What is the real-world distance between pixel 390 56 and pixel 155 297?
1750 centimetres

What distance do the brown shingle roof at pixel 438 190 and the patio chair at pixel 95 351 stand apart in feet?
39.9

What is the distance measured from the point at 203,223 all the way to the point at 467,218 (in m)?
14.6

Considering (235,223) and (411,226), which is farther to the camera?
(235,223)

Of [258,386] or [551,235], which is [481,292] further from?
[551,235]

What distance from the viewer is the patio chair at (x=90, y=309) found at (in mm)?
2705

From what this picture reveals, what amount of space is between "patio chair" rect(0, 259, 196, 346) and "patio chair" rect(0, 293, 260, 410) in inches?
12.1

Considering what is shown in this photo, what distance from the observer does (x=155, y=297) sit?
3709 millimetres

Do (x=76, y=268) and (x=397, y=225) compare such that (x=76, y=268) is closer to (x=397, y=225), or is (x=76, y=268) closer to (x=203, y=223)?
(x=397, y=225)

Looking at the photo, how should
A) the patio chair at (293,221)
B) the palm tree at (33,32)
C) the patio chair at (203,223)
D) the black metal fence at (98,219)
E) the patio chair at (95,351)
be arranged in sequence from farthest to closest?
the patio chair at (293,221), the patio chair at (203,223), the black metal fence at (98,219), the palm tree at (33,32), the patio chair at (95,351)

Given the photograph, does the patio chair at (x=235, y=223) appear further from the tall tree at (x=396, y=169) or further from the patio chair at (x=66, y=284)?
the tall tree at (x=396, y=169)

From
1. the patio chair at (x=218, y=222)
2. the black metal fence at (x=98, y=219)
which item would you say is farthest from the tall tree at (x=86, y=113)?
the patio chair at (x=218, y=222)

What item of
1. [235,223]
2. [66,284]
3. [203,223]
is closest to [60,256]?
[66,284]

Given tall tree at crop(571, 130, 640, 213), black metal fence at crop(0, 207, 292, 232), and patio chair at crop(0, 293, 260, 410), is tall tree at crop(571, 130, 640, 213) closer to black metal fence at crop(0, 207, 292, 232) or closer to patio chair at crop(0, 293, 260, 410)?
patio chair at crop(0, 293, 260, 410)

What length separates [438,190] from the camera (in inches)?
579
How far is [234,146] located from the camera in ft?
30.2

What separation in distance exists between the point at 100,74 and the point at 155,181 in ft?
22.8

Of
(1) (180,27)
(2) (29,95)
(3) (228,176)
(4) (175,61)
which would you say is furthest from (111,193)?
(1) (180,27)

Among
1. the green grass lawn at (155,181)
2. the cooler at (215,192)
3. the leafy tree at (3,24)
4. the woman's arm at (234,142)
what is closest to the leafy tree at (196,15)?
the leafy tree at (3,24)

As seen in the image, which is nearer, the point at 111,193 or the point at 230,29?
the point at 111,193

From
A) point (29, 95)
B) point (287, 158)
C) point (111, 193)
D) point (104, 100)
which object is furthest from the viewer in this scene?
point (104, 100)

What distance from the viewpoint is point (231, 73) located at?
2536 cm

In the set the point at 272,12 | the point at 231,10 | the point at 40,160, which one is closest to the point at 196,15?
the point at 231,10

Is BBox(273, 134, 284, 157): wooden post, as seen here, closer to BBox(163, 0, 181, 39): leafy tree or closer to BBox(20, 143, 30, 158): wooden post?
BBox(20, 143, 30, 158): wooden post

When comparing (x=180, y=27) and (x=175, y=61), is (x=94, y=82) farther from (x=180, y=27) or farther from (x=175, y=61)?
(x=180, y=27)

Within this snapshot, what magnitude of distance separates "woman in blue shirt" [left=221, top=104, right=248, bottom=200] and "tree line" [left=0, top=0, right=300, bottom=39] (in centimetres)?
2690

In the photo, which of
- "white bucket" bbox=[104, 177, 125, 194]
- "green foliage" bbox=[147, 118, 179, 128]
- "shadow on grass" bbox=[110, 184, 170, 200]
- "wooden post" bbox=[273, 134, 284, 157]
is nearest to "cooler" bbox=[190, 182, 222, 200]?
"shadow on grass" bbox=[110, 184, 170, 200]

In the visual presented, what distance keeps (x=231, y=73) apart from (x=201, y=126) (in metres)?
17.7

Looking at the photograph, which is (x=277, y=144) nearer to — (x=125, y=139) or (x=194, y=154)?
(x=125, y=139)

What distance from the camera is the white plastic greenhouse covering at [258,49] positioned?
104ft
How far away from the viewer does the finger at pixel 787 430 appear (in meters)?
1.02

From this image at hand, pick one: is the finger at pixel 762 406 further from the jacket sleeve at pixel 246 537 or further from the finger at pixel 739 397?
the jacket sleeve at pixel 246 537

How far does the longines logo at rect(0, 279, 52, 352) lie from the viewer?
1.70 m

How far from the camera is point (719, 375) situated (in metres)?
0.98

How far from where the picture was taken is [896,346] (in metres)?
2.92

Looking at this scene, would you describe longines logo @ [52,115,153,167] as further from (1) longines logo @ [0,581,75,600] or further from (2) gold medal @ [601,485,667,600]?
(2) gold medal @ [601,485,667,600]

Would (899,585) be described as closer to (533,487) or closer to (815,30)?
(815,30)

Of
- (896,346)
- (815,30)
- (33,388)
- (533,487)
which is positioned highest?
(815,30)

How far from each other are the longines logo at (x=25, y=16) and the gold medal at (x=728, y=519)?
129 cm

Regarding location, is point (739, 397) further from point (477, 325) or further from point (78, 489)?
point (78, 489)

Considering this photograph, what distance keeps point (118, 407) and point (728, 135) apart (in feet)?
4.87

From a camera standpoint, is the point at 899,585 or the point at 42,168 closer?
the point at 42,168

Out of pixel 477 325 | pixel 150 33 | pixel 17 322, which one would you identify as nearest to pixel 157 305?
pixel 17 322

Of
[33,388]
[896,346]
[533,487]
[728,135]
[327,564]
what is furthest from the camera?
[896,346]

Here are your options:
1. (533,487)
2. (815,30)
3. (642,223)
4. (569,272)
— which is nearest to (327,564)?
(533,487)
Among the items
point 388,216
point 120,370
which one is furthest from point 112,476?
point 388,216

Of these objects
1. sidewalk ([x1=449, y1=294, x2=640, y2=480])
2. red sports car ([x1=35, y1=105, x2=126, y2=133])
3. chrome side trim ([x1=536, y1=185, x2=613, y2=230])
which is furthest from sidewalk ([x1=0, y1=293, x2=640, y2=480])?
------------------------
# WHAT TO WORK ON
Write out exactly the final stretch of the records: the line containing "Out of pixel" and every line after it, through the last, and nothing else.

# ANSWER
Out of pixel 477 325 | pixel 150 33 | pixel 17 322, which one would you identify as nearest to pixel 157 305?
pixel 17 322

Of
[33,388]
[896,346]
[533,487]
[728,135]
[327,564]
what is furthest from the camera?
[896,346]

Here are your options:
1. (533,487)
2. (815,30)
3. (642,223)
4. (569,272)
— which is nearest to (327,564)?
(533,487)
Among the items
point 388,216
point 120,370
which one is furthest from point 112,476?
point 388,216

Of these objects
1. sidewalk ([x1=449, y1=294, x2=640, y2=480])
2. red sports car ([x1=35, y1=105, x2=126, y2=133])
3. chrome side trim ([x1=536, y1=185, x2=613, y2=230])
which is furthest from sidewalk ([x1=0, y1=293, x2=640, y2=480])?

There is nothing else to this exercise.